━━━━━ Records supplied

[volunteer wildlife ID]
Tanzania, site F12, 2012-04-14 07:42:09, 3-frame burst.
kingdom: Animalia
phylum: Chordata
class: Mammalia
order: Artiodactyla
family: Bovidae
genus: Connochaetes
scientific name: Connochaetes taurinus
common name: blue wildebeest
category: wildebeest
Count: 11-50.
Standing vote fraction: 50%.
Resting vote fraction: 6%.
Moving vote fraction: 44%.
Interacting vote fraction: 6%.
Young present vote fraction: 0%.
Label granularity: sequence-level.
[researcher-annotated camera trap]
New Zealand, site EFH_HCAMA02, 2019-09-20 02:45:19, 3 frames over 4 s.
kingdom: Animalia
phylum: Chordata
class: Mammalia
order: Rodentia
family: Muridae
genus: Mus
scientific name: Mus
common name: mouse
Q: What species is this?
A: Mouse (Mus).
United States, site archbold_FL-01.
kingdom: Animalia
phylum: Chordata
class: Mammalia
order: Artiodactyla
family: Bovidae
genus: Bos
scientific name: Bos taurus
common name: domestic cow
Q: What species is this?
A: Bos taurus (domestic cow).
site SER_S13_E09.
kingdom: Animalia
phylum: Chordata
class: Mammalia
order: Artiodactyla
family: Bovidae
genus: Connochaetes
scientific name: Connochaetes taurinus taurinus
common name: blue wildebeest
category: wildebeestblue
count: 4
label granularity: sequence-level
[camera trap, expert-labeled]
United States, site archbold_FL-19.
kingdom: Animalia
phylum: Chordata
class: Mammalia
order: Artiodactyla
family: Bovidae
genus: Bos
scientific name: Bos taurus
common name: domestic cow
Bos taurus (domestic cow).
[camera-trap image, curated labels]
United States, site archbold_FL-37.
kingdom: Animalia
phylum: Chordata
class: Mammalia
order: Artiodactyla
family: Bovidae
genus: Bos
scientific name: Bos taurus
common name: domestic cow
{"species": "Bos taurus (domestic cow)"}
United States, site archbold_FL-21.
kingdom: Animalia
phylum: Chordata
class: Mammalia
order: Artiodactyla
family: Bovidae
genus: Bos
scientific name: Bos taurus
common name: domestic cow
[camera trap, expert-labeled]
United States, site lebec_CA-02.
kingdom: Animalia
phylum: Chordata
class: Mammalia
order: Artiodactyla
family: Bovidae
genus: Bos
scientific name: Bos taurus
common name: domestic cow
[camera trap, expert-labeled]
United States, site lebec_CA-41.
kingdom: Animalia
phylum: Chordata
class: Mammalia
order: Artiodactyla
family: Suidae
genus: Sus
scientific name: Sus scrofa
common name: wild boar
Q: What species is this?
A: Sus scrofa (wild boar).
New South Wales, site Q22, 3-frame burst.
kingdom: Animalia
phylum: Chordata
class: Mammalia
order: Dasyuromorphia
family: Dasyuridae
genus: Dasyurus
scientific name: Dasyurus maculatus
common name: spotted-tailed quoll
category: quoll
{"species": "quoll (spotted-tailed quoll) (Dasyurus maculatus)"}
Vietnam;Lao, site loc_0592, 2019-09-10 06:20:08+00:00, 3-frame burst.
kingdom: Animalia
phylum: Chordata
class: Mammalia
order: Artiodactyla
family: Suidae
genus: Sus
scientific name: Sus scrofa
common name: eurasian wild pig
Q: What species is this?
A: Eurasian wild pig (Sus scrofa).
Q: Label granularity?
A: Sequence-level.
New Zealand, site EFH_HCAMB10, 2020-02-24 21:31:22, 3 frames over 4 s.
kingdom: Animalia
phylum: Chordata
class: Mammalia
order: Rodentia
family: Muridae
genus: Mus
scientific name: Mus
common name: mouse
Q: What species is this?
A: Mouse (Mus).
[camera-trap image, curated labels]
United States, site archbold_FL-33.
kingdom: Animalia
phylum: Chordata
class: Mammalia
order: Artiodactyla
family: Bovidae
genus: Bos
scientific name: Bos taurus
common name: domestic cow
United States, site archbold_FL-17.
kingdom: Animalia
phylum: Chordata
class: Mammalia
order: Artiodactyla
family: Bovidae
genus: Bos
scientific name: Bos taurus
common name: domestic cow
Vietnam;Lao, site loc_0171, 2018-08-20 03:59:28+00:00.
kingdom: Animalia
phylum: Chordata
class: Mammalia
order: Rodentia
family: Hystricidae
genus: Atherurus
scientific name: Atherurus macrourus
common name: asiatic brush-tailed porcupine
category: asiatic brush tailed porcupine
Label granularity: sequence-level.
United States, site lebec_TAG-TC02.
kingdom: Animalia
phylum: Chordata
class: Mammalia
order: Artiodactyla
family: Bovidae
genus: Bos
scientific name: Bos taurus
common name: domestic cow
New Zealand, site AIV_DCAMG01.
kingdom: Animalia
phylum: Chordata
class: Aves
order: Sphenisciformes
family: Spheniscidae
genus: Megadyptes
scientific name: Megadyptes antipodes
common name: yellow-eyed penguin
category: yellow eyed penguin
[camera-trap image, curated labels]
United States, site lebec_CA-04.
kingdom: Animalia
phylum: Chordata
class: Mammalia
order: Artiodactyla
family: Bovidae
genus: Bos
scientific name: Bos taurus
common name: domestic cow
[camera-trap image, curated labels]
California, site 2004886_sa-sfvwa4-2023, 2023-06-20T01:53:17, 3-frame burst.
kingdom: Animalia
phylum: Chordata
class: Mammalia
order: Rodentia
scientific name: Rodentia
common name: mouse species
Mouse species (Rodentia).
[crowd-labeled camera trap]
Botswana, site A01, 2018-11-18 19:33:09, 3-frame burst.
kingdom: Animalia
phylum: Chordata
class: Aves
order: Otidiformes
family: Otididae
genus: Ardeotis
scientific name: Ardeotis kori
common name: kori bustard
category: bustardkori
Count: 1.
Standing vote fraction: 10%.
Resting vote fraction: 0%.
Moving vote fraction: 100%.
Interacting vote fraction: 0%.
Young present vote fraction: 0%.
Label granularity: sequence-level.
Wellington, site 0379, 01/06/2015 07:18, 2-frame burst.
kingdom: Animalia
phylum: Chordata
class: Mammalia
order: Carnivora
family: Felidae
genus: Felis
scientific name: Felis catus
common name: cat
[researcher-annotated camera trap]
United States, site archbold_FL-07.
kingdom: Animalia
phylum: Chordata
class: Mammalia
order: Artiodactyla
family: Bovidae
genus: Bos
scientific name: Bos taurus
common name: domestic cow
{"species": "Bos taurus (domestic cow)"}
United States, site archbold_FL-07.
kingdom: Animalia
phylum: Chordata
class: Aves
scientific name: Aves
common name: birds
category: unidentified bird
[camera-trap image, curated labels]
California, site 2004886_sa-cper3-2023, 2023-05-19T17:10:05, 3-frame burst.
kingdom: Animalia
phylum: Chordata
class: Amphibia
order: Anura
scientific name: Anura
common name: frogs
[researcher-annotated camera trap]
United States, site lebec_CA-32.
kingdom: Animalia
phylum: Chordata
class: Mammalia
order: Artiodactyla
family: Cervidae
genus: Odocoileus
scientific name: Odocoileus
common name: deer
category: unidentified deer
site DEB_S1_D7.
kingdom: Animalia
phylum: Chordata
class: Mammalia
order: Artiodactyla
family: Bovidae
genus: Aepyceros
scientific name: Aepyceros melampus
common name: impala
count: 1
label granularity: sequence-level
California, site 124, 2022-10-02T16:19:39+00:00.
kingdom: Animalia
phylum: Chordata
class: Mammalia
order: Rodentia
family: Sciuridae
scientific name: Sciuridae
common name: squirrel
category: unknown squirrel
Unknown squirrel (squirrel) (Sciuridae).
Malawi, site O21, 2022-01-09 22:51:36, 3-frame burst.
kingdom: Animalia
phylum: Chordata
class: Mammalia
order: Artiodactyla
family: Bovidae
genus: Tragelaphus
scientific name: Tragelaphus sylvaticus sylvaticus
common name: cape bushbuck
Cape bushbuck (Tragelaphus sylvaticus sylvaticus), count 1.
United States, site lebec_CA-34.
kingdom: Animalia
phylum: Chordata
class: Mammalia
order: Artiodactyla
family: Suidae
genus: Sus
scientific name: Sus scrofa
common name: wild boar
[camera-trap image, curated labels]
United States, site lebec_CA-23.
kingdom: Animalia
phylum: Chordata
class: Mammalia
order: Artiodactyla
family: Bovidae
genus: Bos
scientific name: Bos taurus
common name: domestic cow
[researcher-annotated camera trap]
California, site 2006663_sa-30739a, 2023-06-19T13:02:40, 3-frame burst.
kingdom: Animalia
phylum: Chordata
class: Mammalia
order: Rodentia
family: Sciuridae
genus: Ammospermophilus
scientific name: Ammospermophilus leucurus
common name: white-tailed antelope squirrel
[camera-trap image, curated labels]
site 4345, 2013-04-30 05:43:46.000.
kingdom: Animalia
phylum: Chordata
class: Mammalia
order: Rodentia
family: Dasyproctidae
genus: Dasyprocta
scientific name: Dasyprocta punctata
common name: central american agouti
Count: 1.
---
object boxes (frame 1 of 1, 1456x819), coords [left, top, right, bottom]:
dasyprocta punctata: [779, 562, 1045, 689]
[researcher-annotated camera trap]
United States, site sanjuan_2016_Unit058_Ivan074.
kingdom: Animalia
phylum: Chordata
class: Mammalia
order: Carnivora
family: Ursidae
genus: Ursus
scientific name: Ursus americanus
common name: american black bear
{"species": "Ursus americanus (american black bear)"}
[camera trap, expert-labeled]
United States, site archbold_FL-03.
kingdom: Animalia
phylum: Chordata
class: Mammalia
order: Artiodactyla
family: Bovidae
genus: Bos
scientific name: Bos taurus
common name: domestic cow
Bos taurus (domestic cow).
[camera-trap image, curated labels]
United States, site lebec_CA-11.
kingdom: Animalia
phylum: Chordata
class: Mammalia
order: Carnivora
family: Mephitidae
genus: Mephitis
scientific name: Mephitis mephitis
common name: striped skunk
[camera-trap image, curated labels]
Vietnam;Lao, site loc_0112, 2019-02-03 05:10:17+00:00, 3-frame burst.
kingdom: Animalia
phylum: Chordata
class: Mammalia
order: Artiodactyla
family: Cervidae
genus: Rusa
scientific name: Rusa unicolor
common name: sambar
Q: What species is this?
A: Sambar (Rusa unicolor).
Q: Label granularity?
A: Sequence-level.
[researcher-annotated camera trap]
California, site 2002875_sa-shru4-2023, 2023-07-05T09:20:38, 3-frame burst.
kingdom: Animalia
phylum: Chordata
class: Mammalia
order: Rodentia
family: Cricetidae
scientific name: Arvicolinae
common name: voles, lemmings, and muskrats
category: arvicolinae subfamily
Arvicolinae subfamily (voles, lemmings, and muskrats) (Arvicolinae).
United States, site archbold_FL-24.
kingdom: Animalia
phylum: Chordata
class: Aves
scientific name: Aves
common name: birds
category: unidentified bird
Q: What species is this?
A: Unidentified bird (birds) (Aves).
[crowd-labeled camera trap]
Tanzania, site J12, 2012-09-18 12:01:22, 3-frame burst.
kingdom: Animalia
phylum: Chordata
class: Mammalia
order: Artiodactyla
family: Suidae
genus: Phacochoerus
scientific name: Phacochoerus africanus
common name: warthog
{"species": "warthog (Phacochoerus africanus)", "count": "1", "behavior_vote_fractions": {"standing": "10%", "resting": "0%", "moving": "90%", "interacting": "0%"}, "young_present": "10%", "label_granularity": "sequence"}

━━━━━━━━━━

Task objective
Word for word, restate the data above from its first line down to and including the line with "Standing vote fraction: 50%.".

Result of this task
[volunteer wildlife ID]
Tanzania, site F12, 2012-04-14 07:42:09, 3-frame burst.
kingdom: Animalia
phylum: Chordata
class: Mammalia
order: Artiodactyla
family: Bovidae
genus: Connochaetes
scientific name: Connochaetes taurinus
common name: blue wildebeest
category: wildebeest
Count: 11-50.
Standing vote fraction: 50%.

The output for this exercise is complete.